御用納めと悪しき慣習

いわゆるお役所関連は、今日28日に御用納めを迎え、年が明けた4日に御用始めとなる。他聞に漏れず我が職場も御用納めの準備で、今朝から何かと気忙しい時間を過ごしている。とはいえ自分の業務とはほとんど関係ない、「職場から排出された可燃ゴミの運搬」や、親交会から出される昼食の取りまとめといったことばかり。まぁ、御用納めといっても我々の仕事は年度単位で動いており、特段何があるわけでもなく、実際ある職場にいた時は、「除雪当番」が割り当てられ、正月の元旦早々に出勤したこともあった。そう考えると、御用納め御用始めで計6日間も休む必要があるのだろうかという疑問もある。むしろ、「お盆休み」と同様に年末年始の休暇も選択制にしてみる、というわけには…いかないか。人数の少ない職場だと、それだけ課員への負担が増えることになるし…。
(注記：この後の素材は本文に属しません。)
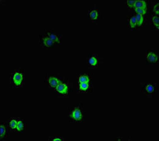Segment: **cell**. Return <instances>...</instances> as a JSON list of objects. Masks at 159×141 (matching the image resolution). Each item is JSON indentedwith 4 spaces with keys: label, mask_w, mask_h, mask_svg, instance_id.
I'll return each mask as SVG.
<instances>
[{
    "label": "cell",
    "mask_w": 159,
    "mask_h": 141,
    "mask_svg": "<svg viewBox=\"0 0 159 141\" xmlns=\"http://www.w3.org/2000/svg\"><path fill=\"white\" fill-rule=\"evenodd\" d=\"M134 7L135 8L146 9V3L144 1H141V0L135 1Z\"/></svg>",
    "instance_id": "5b68a950"
},
{
    "label": "cell",
    "mask_w": 159,
    "mask_h": 141,
    "mask_svg": "<svg viewBox=\"0 0 159 141\" xmlns=\"http://www.w3.org/2000/svg\"><path fill=\"white\" fill-rule=\"evenodd\" d=\"M56 90L60 94L65 95V94H67V92H68V86L65 83L60 82L59 85L56 87Z\"/></svg>",
    "instance_id": "3957f363"
},
{
    "label": "cell",
    "mask_w": 159,
    "mask_h": 141,
    "mask_svg": "<svg viewBox=\"0 0 159 141\" xmlns=\"http://www.w3.org/2000/svg\"><path fill=\"white\" fill-rule=\"evenodd\" d=\"M136 25H137V24H136V21L135 16L132 17L131 18V19H130V26H131L132 28H134Z\"/></svg>",
    "instance_id": "2e32d148"
},
{
    "label": "cell",
    "mask_w": 159,
    "mask_h": 141,
    "mask_svg": "<svg viewBox=\"0 0 159 141\" xmlns=\"http://www.w3.org/2000/svg\"><path fill=\"white\" fill-rule=\"evenodd\" d=\"M23 74L19 72H15L13 75V83L16 86H20L22 84L23 81Z\"/></svg>",
    "instance_id": "7a4b0ae2"
},
{
    "label": "cell",
    "mask_w": 159,
    "mask_h": 141,
    "mask_svg": "<svg viewBox=\"0 0 159 141\" xmlns=\"http://www.w3.org/2000/svg\"><path fill=\"white\" fill-rule=\"evenodd\" d=\"M88 62H89V64L92 67H95L97 65V59L96 58L92 56L90 58H89V60H88Z\"/></svg>",
    "instance_id": "5bb4252c"
},
{
    "label": "cell",
    "mask_w": 159,
    "mask_h": 141,
    "mask_svg": "<svg viewBox=\"0 0 159 141\" xmlns=\"http://www.w3.org/2000/svg\"><path fill=\"white\" fill-rule=\"evenodd\" d=\"M135 17L136 21V24L138 26H142L143 22H144V17H143V15H140V14H136Z\"/></svg>",
    "instance_id": "ba28073f"
},
{
    "label": "cell",
    "mask_w": 159,
    "mask_h": 141,
    "mask_svg": "<svg viewBox=\"0 0 159 141\" xmlns=\"http://www.w3.org/2000/svg\"><path fill=\"white\" fill-rule=\"evenodd\" d=\"M9 126H10V127L12 128V129H16L17 126V121L14 119L12 120L10 122Z\"/></svg>",
    "instance_id": "d6986e66"
},
{
    "label": "cell",
    "mask_w": 159,
    "mask_h": 141,
    "mask_svg": "<svg viewBox=\"0 0 159 141\" xmlns=\"http://www.w3.org/2000/svg\"><path fill=\"white\" fill-rule=\"evenodd\" d=\"M154 89H155V86L152 84H148L146 85V87H145V90L149 94L153 93L154 91Z\"/></svg>",
    "instance_id": "8fae6325"
},
{
    "label": "cell",
    "mask_w": 159,
    "mask_h": 141,
    "mask_svg": "<svg viewBox=\"0 0 159 141\" xmlns=\"http://www.w3.org/2000/svg\"><path fill=\"white\" fill-rule=\"evenodd\" d=\"M89 77L87 75H83L80 76L79 78V81L80 83L82 82H89Z\"/></svg>",
    "instance_id": "7c38bea8"
},
{
    "label": "cell",
    "mask_w": 159,
    "mask_h": 141,
    "mask_svg": "<svg viewBox=\"0 0 159 141\" xmlns=\"http://www.w3.org/2000/svg\"><path fill=\"white\" fill-rule=\"evenodd\" d=\"M152 20H153V23L154 25L157 28H159V20L158 16H153L152 17Z\"/></svg>",
    "instance_id": "9a60e30c"
},
{
    "label": "cell",
    "mask_w": 159,
    "mask_h": 141,
    "mask_svg": "<svg viewBox=\"0 0 159 141\" xmlns=\"http://www.w3.org/2000/svg\"><path fill=\"white\" fill-rule=\"evenodd\" d=\"M135 11L137 13V14L140 15H144L146 13V9H142V8H135Z\"/></svg>",
    "instance_id": "e0dca14e"
},
{
    "label": "cell",
    "mask_w": 159,
    "mask_h": 141,
    "mask_svg": "<svg viewBox=\"0 0 159 141\" xmlns=\"http://www.w3.org/2000/svg\"><path fill=\"white\" fill-rule=\"evenodd\" d=\"M70 116L74 120H80L82 117V114L79 108H74L70 113Z\"/></svg>",
    "instance_id": "6da1fadb"
},
{
    "label": "cell",
    "mask_w": 159,
    "mask_h": 141,
    "mask_svg": "<svg viewBox=\"0 0 159 141\" xmlns=\"http://www.w3.org/2000/svg\"><path fill=\"white\" fill-rule=\"evenodd\" d=\"M134 3H135V1H127V5L130 7H134Z\"/></svg>",
    "instance_id": "7402d4cb"
},
{
    "label": "cell",
    "mask_w": 159,
    "mask_h": 141,
    "mask_svg": "<svg viewBox=\"0 0 159 141\" xmlns=\"http://www.w3.org/2000/svg\"><path fill=\"white\" fill-rule=\"evenodd\" d=\"M153 11L156 13L157 15H159V3H157L153 7Z\"/></svg>",
    "instance_id": "44dd1931"
},
{
    "label": "cell",
    "mask_w": 159,
    "mask_h": 141,
    "mask_svg": "<svg viewBox=\"0 0 159 141\" xmlns=\"http://www.w3.org/2000/svg\"><path fill=\"white\" fill-rule=\"evenodd\" d=\"M90 17L91 20H96L98 17V12L96 10H93L90 12Z\"/></svg>",
    "instance_id": "30bf717a"
},
{
    "label": "cell",
    "mask_w": 159,
    "mask_h": 141,
    "mask_svg": "<svg viewBox=\"0 0 159 141\" xmlns=\"http://www.w3.org/2000/svg\"><path fill=\"white\" fill-rule=\"evenodd\" d=\"M88 87H89L88 82H82L79 84V89H80V90H83V91L87 90L88 89Z\"/></svg>",
    "instance_id": "4fadbf2b"
},
{
    "label": "cell",
    "mask_w": 159,
    "mask_h": 141,
    "mask_svg": "<svg viewBox=\"0 0 159 141\" xmlns=\"http://www.w3.org/2000/svg\"><path fill=\"white\" fill-rule=\"evenodd\" d=\"M147 59L151 63H155V62H157L158 56L154 52L149 51L148 53Z\"/></svg>",
    "instance_id": "277c9868"
},
{
    "label": "cell",
    "mask_w": 159,
    "mask_h": 141,
    "mask_svg": "<svg viewBox=\"0 0 159 141\" xmlns=\"http://www.w3.org/2000/svg\"><path fill=\"white\" fill-rule=\"evenodd\" d=\"M48 37L50 38V39H51L54 42H55V43H61V42H60V40L59 39L58 37L56 35L54 34L48 32Z\"/></svg>",
    "instance_id": "9c48e42d"
},
{
    "label": "cell",
    "mask_w": 159,
    "mask_h": 141,
    "mask_svg": "<svg viewBox=\"0 0 159 141\" xmlns=\"http://www.w3.org/2000/svg\"><path fill=\"white\" fill-rule=\"evenodd\" d=\"M23 128V123L22 121L19 120L17 122V129L18 131H22Z\"/></svg>",
    "instance_id": "ffe728a7"
},
{
    "label": "cell",
    "mask_w": 159,
    "mask_h": 141,
    "mask_svg": "<svg viewBox=\"0 0 159 141\" xmlns=\"http://www.w3.org/2000/svg\"><path fill=\"white\" fill-rule=\"evenodd\" d=\"M6 133V128L4 125H1V138L2 139L3 137H4Z\"/></svg>",
    "instance_id": "ac0fdd59"
},
{
    "label": "cell",
    "mask_w": 159,
    "mask_h": 141,
    "mask_svg": "<svg viewBox=\"0 0 159 141\" xmlns=\"http://www.w3.org/2000/svg\"><path fill=\"white\" fill-rule=\"evenodd\" d=\"M53 141H61V139H60V138H54V139H53Z\"/></svg>",
    "instance_id": "603a6c76"
},
{
    "label": "cell",
    "mask_w": 159,
    "mask_h": 141,
    "mask_svg": "<svg viewBox=\"0 0 159 141\" xmlns=\"http://www.w3.org/2000/svg\"><path fill=\"white\" fill-rule=\"evenodd\" d=\"M42 42H43V44L45 45V46L46 47H48V48H50V47H51L54 43L53 41H52L51 39H50L49 37L43 38V39H42Z\"/></svg>",
    "instance_id": "52a82bcc"
},
{
    "label": "cell",
    "mask_w": 159,
    "mask_h": 141,
    "mask_svg": "<svg viewBox=\"0 0 159 141\" xmlns=\"http://www.w3.org/2000/svg\"><path fill=\"white\" fill-rule=\"evenodd\" d=\"M48 81H49L50 86L52 87H56L59 85V84L60 83V81L57 78H55V77H51V78H50L49 79H48Z\"/></svg>",
    "instance_id": "8992f818"
}]
</instances>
さて、まだ時効成立とはならないだろうが、今から約10年前の話の内情を暴露しようと思う。ちょうど僕がこの仕事に就いてまだ1年目か2年目の頃の出来事。その頃の御用納めは、いわゆる窓際に座るお偉方が、テレビを通じて行われる知事の挨拶が終わり、職場内でのセレモニーも概ね終わると、一室(大体は職場のトップの部屋、出先機関でいうところの所長室など)に籠もって酒を酌み交わす、ということがあった。今思えば勤務時間、それも公務を執行するという場所で行われている「酒盛り」である。全く理解に苦しむわけだが、過去数十年に渡る「悪しき慣習」が「常識」としてまかり通っていたのも現実である。普段から声の高い(というか声のうるさい)次長が、酔っ払って所長室からけたたましく笑いを轟かせ、周囲の顰蹙を買った挙げ句の果てに、終業のチャイムとともに、真っ赤な顔をして部屋から出てきたことは、今でも印象に残っている(もっとも、その時酒盛りをしていた人たちは、とっくに退職したが)。
ある年、一住民からの新聞への投書をきっかけに、ピタリとその慣習が排除されることとなった。今日では「リンゴジュース」で乾杯し、質素に、そして簡素にお互いをねぎらうというのが通例となっている。普通で考えれば当然のことだが、勤務時間に飲酒するなどもってのほかなのだ。会社ならクビになってもおかしくない。ところが、その常識外れなことが「御用納め」という冠を拝した時に「慣例による常識」になるのだから、公務員の感覚はちょっと麻痺していると思われても仕方ないのかも知れない。
年末年始の挨拶は必要だと思うけれど、正直言って「御用納め御用始め」という区切りも、社交辞令のように交わされる年末の挨拶も、何だか単なる形式ばったイベントじみていて、あまり好きではない。
しつこいようだが、御用納めといっても、仕事に区切りがつくわけでもなく、これから年度末にかけて多忙を極めることとなるのだ。
でも、今晩の飲み屋は、どこもかしこも同じような人種で溢れかえることだろう(私もその一人ですが…)。また、かつてのように「練習」と称して、御神酒を飲み出すバカがいなければいいが(いたら事件だけど)。